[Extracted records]
----------------
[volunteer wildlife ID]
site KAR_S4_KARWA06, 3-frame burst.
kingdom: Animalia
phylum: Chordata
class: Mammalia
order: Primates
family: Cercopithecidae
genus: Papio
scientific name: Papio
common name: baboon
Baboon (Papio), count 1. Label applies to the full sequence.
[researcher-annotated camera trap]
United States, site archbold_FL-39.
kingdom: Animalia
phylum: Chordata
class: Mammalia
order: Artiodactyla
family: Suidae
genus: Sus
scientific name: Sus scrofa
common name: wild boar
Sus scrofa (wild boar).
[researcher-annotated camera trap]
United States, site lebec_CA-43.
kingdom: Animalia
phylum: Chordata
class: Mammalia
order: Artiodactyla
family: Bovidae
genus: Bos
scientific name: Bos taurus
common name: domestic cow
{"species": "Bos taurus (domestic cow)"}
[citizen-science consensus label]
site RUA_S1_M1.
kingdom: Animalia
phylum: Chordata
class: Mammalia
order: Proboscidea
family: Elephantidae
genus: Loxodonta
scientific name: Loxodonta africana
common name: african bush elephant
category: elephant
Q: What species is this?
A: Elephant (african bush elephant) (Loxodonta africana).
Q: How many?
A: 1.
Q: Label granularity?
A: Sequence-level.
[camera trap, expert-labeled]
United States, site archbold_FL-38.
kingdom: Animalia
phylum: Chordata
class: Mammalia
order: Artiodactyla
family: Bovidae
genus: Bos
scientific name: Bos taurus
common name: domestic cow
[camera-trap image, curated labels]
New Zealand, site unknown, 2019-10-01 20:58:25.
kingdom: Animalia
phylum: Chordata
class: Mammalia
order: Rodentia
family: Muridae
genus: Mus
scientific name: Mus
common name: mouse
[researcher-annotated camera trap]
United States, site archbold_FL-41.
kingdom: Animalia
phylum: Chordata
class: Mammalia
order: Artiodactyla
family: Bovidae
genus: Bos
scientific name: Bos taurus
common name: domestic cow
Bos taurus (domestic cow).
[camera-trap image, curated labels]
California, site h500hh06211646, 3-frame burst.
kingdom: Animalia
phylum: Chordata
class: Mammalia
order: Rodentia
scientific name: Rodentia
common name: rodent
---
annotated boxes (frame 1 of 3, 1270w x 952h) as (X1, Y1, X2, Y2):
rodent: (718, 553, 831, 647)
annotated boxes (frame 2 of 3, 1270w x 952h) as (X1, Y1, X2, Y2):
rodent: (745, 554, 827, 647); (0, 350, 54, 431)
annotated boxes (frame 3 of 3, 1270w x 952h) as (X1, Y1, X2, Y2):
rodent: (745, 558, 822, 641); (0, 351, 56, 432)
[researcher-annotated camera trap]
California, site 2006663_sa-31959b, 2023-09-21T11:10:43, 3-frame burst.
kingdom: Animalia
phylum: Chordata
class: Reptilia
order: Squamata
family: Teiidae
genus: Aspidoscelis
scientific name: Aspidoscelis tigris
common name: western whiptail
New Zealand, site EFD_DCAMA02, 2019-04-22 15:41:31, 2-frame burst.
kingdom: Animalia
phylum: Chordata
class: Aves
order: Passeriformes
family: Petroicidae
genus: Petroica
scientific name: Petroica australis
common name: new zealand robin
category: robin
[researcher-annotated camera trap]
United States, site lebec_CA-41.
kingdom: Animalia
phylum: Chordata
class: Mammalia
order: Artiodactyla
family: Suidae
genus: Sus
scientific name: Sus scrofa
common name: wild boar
----------------
Write out each entry again, word for word.

Solution to this task ::
[volunteer wildlife ID]
site KAR_S4_KARWA06, 3-frame burst.
kingdom: Animalia
phylum: Chordata
class: Mammalia
order: Primates
family: Cercopithecidae
genus: Papio
scientific name: Papio
common name: baboon
Baboon (Papio), count 1. Label applies to the full sequence.
[researcher-annotated camera trap]
United States, site archbold_FL-39.
kingdom: Animalia
phylum: Chordata
class: Mammalia
order: Artiodactyla
family: Suidae
genus: Sus
scientific name: Sus scrofa
common name: wild boar
Sus scrofa (wild boar).
[researcher-annotated camera trap]
United States, site lebec_CA-43.
kingdom: Animalia
phylum: Chordata
class: Mammalia
order: Artiodactyla
family: Bovidae
genus: Bos
scientific name: Bos taurus
common name: domestic cow
{"species": "Bos taurus (domestic cow)"}
[citizen-science consensus label]
site RUA_S1_M1.
kingdom: Animalia
phylum: Chordata
class: Mammalia
order: Proboscidea
family: Elephantidae
genus: Loxodonta
scientific name: Loxodonta africana
common name: african bush elephant
category: elephant
Q: What species is this?
A: Elephant (african bush elephant) (Loxodonta africana).
Q: How many?
A: 1.
Q: Label granularity?
A: Sequence-level.
[camera trap, expert-labeled]
United States, site archbold_FL-38.
kingdom: Animalia
phylum: Chordata
class: Mammalia
order: Artiodactyla
family: Bovidae
genus: Bos
scientific name: Bos taurus
common name: domestic cow
[camera-trap image, curated labels]
New Zealand, site unknown, 2019-10-01 20:58:25.
kingdom: Animalia
phylum: Chordata
class: Mammalia
order: Rodentia
family: Muridae
genus: Mus
scientific name: Mus
common name: mouse
[researcher-annotated camera trap]
United States, site archbold_FL-41.
kingdom: Animalia
phylum: Chordata
class: Mammalia
order: Artiodactyla
family: Bovidae
genus: Bos
scientific name: Bos taurus
common name: domestic cow
Bos taurus (domestic cow).
[camera-trap image, curated labels]
California, site h500hh06211646, 3-frame burst.
kingdom: Animalia
phylum: Chordata
class: Mammalia
order: Rodentia
scientific name: Rodentia
common name: rodent
---
annotated boxes (frame 1 of 3, 1270w x 952h) as (X1, Y1, X2, Y2):
rodent: (718, 553, 831, 647)
annotated boxes (frame 2 of 3, 1270w x 952h) as (X1, Y1, X2, Y2):
rodent: (745, 554, 827, 647); (0, 350, 54, 431)
annotated boxes (frame 3 of 3, 1270w x 952h) as (X1, Y1, X2, Y2):
rodent: (745, 558, 822, 641); (0, 351, 56, 432)
[researcher-annotated camera trap]
California, site 2006663_sa-31959b, 2023-09-21T11:10:43, 3-frame burst.
kingdom: Animalia
phylum: Chordata
class: Reptilia
order: Squamata
family: Teiidae
genus: Aspidoscelis
scientific name: Aspidoscelis tigris
common name: western whiptail
New Zealand, site EFD_DCAMA02, 2019-04-22 15:41:31, 2-frame burst.
kingdom: Animalia
phylum: Chordata
class: Aves
order: Passeriformes
family: Petroicidae
genus: Petroica
scientific name: Petroica australis
common name: new zealand robin
category: robin
[researcher-annotated camera trap]
United States, site lebec_CA-41.
kingdom: Animalia
phylum: Chordata
class: Mammalia
order: Artiodactyla
family: Suidae
genus: Sus
scientific name: Sus scrofa
common name: wild boar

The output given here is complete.